Énergies renouvelables

Une énergie est dite renouvelable lorsqu’elle provient d’une source que la nature renouvelle en permanence, par opposition à une énergie non renouvelable dont les stocks s’épuisent (comme le pétrole par exemple).On l’appelle aussi « énergie propre » ou « énergie verte » car son exploitation n’engendre que très peu de pollution et de déchets.
Le recours à une énergie renouvelable permet d’éviter l’émission de gaz à effet de serre, phénomène inévitable lorsque l’énergie est de source fossile
En revanche, toutes les énergies renouvelables ont en commun un pouvoir énergétique plus faible que celui des énergies non renouvelables, ce qui explique que leur exploitation soit, aujourd’hui du moins, moins rentable que celle des énergies polluantes.

Les 6 catégories
d’énergies renouvelables

Le concept d’indépendance énergétique

L’indépendance énergétique d’un pays se mesure en calculant le rapport entre la production et la consommation nationale d’énergie.

Les pays faiblement dotés en sources d’énergies fossiles (gaz, pétrole, charbon) sont donc fortement dépendants des pays exportateurs de ces mêmes énergies.
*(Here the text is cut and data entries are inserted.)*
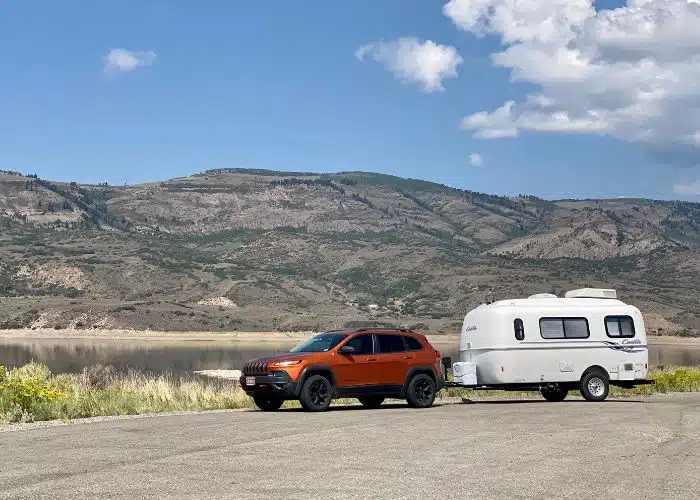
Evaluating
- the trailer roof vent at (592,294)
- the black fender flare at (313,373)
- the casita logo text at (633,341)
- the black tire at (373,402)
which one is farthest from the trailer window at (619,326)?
the black fender flare at (313,373)

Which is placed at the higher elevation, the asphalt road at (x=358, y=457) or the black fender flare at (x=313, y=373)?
the black fender flare at (x=313, y=373)

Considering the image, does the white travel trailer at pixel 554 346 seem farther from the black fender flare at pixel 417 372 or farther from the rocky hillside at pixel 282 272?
the rocky hillside at pixel 282 272

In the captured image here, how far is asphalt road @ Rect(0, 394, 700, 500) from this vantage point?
10156mm

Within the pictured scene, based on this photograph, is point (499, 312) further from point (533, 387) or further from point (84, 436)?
point (84, 436)

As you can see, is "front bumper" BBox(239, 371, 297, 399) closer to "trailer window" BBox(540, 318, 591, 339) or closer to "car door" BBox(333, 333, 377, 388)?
"car door" BBox(333, 333, 377, 388)

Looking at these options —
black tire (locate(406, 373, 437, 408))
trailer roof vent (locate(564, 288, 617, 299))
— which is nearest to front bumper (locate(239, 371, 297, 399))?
black tire (locate(406, 373, 437, 408))

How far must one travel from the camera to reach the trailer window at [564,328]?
24.4m

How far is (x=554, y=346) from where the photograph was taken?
2447 cm

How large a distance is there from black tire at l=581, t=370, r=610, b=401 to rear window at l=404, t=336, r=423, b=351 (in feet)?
17.1

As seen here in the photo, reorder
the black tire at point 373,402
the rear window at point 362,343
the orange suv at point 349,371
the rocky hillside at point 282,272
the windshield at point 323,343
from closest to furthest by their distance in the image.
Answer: the orange suv at point 349,371 → the windshield at point 323,343 → the rear window at point 362,343 → the black tire at point 373,402 → the rocky hillside at point 282,272

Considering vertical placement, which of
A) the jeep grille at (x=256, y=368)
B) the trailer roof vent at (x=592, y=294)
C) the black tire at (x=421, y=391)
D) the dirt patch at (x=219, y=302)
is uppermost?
the dirt patch at (x=219, y=302)

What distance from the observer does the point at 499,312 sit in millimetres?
24078

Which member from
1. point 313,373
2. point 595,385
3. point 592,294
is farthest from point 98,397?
point 592,294

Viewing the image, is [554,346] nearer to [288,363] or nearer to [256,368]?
[288,363]
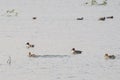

Pour ces Etats, le développement des énergies renouvelables représente une opportunité de faire un pas vers une plus grande autonomie énergétique.

Chapitre 3

L’énergie solaire

Une source propre, gratuite et inépuisable

Le soleil constitue une source d’énergie inépuisable : les déserts de la planète reçoivent toutes les 6 heures du soleil, l’équivalent des besoins énergétiques annuels de l’homme. C’est une matière première disponible partout dans le monde, gratuite, et inépuisable. Sa transformation en énergie contribue à la réduction des gaz à effet de serre.

Des technologies variées

L’utilisation du soleil comme énergie repose sur deux principes technologiques distincts: l’énergie solaire thermique et l’énergie solaire photovoltaïque.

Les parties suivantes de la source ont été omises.